* **TRECHO DO DOCUMENTO**
Na versão de Marx da acumulação primitiva, todas as regras da troca mercantil expostas anteriormente (no capítulo 2) são abandonadas. Não há reciprocidade nem igualdade. Sim, a acumulação do dinheiro está lá, bem como os mercados, mas o processo real é diferente. Trata-se da expropriação violenta de toda uma classe de pessoas do controle sobre os meios de produção, primeiro por meio de ações ilegais e, por fim, como a lei de cercamento na Inglaterra, pela ação do Estado. Adam Smith, é claro, não queria que o Estado fosse entendido como um agente ativo na vitimação da população e, por isso, não podia contar uma história da acumulação primitiva em que o Estado desempenhasse um papel crucial. Se as origens da acumulação do capital se encontram no aparato e no poder estatal, qual é o sentido de defender políticas de laissez-faire como um meio fundamental para aumentar o bem-estar nacional e individual? Por isso, Smith, e a maioria dos economistas políticos clássicos, preferiu ignorar o papel do Estado na acumulação primitiva. Houve exceções. James Steuart, observa Marx, compreendeu que a violência estatal era absolutamente fundamental para a proletarização, mas assumiu a posição de que era um mal necessário. O livro de Michael Perelman, The Invention of Capitalism [A invenção do capitalismo][1], fornece uma excelente explicação sobre como a acumulação original ou primitiva foi tratada na economia política clássica.

[Registros]
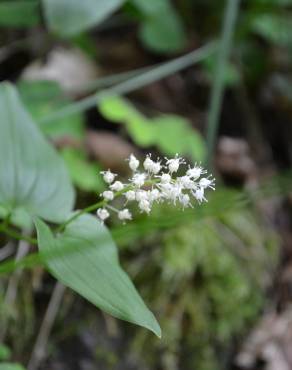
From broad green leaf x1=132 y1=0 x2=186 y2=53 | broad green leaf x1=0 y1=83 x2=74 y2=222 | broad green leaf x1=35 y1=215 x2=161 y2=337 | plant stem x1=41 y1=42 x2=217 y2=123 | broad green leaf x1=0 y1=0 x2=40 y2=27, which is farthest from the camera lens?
broad green leaf x1=132 y1=0 x2=186 y2=53

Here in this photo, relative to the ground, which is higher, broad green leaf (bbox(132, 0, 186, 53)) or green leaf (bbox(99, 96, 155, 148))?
broad green leaf (bbox(132, 0, 186, 53))

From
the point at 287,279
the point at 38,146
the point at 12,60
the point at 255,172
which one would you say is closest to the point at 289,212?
the point at 255,172

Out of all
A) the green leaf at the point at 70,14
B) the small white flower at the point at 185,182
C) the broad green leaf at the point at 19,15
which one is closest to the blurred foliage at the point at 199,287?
the green leaf at the point at 70,14

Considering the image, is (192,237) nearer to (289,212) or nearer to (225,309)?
(225,309)

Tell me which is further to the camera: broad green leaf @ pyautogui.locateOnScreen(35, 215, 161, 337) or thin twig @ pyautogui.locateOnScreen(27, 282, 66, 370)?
thin twig @ pyautogui.locateOnScreen(27, 282, 66, 370)

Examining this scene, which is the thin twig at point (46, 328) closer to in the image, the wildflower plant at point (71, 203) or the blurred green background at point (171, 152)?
the blurred green background at point (171, 152)

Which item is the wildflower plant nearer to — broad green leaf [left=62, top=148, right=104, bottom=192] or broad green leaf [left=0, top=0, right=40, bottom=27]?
broad green leaf [left=62, top=148, right=104, bottom=192]

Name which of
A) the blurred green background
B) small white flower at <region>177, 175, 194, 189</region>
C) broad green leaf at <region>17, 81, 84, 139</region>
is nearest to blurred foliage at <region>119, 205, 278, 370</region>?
the blurred green background
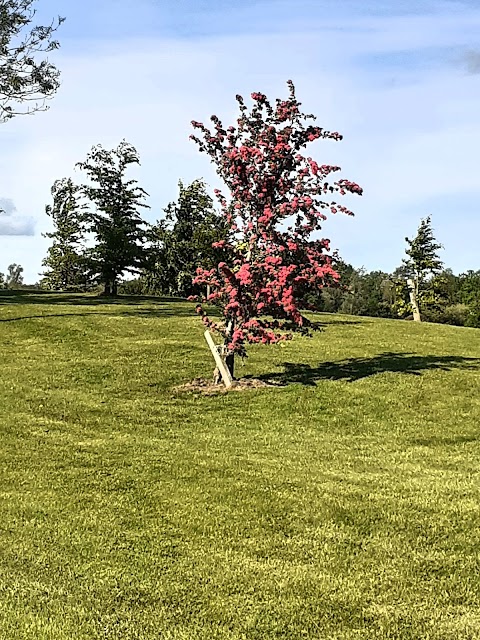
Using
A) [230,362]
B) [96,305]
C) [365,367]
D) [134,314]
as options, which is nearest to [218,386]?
[230,362]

* **TAREFAS E EXERCÍCIOS**
(a) Diga se cada afirmação concorda com o trecho sobre a acumulação primitiva, respondendo sim ou não e citando as palavras do trecho que decidem a questão: (i) Adam Smith contou uma história da acumulação primitiva em que o Estado tinha um papel crucial; (ii) James Steuart via a violência estatal como um mal necessário; (iii) na versão de Marx há reciprocidade e igualdade.
(b) Copie dos registros, sem nenhuma alteração, tudo desde a linha que contém "Tell me which" até o fim dos registros, com as duas extremidades incluídas, e deixe as imagens fora da resposta.

* **RESPOSTAS DOS EXERCÍCIOS**
(a)
(i) Não: "não podia contar uma história da acumulação primitiva em que o Estado desempenhasse um papel crucial".
(ii) Sim: "mas assumiu a posição de que era um mal necessário".
(iii) Não: "Não há reciprocidade nem igualdade."

(b)
Tell me which is further to the camera: broad green leaf @ pyautogui.locateOnScreen(35, 215, 161, 337) or thin twig @ pyautogui.locateOnScreen(27, 282, 66, 370)?
thin twig @ pyautogui.locateOnScreen(27, 282, 66, 370)

Examining this scene, which is the thin twig at point (46, 328) closer to in the image, the wildflower plant at point (71, 203) or the blurred green background at point (171, 152)?
the blurred green background at point (171, 152)

Which item is the wildflower plant nearer to — broad green leaf [left=62, top=148, right=104, bottom=192] or broad green leaf [left=0, top=0, right=40, bottom=27]?
broad green leaf [left=62, top=148, right=104, bottom=192]

Name which of
A) the blurred green background
B) small white flower at <region>177, 175, 194, 189</region>
C) broad green leaf at <region>17, 81, 84, 139</region>
is nearest to blurred foliage at <region>119, 205, 278, 370</region>?
the blurred green background
Using
A) [230,362]
B) [96,305]
C) [365,367]
D) [134,314]
as options, which is nearest to [218,386]?
[230,362]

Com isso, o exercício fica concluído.